Stored items
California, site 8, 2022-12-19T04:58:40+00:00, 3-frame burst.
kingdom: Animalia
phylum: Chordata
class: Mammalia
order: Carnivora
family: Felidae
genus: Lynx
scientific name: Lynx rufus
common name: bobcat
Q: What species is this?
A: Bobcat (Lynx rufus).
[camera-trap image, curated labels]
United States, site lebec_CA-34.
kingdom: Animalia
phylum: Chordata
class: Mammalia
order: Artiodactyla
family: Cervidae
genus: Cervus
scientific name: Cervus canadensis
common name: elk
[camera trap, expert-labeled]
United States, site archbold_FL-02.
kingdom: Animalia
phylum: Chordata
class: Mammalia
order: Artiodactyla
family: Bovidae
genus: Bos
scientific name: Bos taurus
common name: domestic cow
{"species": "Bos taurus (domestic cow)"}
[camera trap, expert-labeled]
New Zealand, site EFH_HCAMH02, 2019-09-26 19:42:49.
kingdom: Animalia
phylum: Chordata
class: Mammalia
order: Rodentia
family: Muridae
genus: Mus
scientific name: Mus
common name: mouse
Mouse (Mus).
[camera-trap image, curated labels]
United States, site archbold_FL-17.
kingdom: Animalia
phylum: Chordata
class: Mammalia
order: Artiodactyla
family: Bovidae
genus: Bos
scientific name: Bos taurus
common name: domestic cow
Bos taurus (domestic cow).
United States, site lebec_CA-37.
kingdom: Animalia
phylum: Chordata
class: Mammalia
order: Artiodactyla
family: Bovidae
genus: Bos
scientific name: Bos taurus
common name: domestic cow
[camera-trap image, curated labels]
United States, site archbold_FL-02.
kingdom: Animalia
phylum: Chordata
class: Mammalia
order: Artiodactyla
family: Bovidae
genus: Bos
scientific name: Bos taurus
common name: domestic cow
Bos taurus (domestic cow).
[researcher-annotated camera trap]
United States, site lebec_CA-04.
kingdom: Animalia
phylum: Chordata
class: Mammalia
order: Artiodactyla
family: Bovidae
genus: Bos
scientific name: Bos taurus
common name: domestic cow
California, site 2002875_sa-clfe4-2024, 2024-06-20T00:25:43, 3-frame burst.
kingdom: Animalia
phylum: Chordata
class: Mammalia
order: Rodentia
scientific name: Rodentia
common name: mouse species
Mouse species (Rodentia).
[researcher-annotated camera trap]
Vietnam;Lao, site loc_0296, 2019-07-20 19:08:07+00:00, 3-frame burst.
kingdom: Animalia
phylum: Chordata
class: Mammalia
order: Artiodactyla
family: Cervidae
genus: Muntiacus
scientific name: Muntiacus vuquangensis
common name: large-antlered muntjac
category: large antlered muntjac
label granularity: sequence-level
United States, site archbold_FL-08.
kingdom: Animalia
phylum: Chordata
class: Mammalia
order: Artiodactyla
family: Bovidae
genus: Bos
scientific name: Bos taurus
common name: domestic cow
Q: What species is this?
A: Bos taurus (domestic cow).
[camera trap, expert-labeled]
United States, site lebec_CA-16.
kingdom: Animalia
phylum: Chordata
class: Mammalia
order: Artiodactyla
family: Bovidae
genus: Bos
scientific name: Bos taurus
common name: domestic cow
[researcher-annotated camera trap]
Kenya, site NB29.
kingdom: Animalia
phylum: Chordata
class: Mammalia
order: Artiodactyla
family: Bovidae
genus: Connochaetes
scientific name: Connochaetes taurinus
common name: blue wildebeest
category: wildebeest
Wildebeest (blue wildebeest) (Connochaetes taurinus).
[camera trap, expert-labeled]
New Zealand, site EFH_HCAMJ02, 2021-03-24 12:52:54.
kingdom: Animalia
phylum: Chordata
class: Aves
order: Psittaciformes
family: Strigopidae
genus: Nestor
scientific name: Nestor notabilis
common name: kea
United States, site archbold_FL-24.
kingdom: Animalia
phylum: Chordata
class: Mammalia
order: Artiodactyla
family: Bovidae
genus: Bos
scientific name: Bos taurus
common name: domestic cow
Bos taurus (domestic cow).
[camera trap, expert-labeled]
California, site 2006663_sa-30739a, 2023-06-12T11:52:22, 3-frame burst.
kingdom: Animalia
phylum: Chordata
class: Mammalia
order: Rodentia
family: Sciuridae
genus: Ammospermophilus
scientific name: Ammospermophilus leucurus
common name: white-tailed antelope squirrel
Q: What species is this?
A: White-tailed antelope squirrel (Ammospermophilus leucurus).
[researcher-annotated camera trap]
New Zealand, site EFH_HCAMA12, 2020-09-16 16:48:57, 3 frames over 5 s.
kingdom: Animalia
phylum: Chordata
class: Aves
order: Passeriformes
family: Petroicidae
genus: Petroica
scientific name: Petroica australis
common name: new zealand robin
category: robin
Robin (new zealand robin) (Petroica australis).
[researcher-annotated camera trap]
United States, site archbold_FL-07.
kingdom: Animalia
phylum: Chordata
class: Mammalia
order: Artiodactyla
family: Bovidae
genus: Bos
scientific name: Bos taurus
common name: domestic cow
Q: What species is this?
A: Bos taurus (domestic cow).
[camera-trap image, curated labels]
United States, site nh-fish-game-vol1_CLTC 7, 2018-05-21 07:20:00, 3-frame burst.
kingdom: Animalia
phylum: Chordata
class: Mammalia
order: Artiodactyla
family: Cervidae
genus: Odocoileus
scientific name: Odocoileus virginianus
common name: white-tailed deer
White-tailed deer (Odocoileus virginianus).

Task brief
Only the lines above starting with the one with "common name: large-antlered muntjac" and going through the one with "order: Psittaciformes" are to be copied, word for word and with both ends kept.

Answer to this task
common name: large-antlered muntjac
category: large antlered muntjac
label granularity: sequence-level
United States, site archbold_FL-08.
kingdom: Animalia
phylum: Chordata
class: Mammalia
order: Artiodactyla
family: Bovidae
genus: Bos
scientific name: Bos taurus
common name: domestic cow
Q: What species is this?
A: Bos taurus (domestic cow).
[camera trap, expert-labeled]
United States, site lebec_CA-16.
kingdom: Animalia
phylum: Chordata
class: Mammalia
order: Artiodactyla
family: Bovidae
genus: Bos
scientific name: Bos taurus
common name: domestic cow
[researcher-annotated camera trap]
Kenya, site NB29.
kingdom: Animalia
phylum: Chordata
class: Mammalia
order: Artiodactyla
family: Bovidae
genus: Connochaetes
scientific name: Connochaetes taurinus
common name: blue wildebeest
category: wildebeest
Wildebeest (blue wildebeest) (Connochaetes taurinus).
[camera trap, expert-labeled]
New Zealand, site EFH_HCAMJ02, 2021-03-24 12:52:54.
kingdom: Animalia
phylum: Chordata
class: Aves
order: Psittaciformes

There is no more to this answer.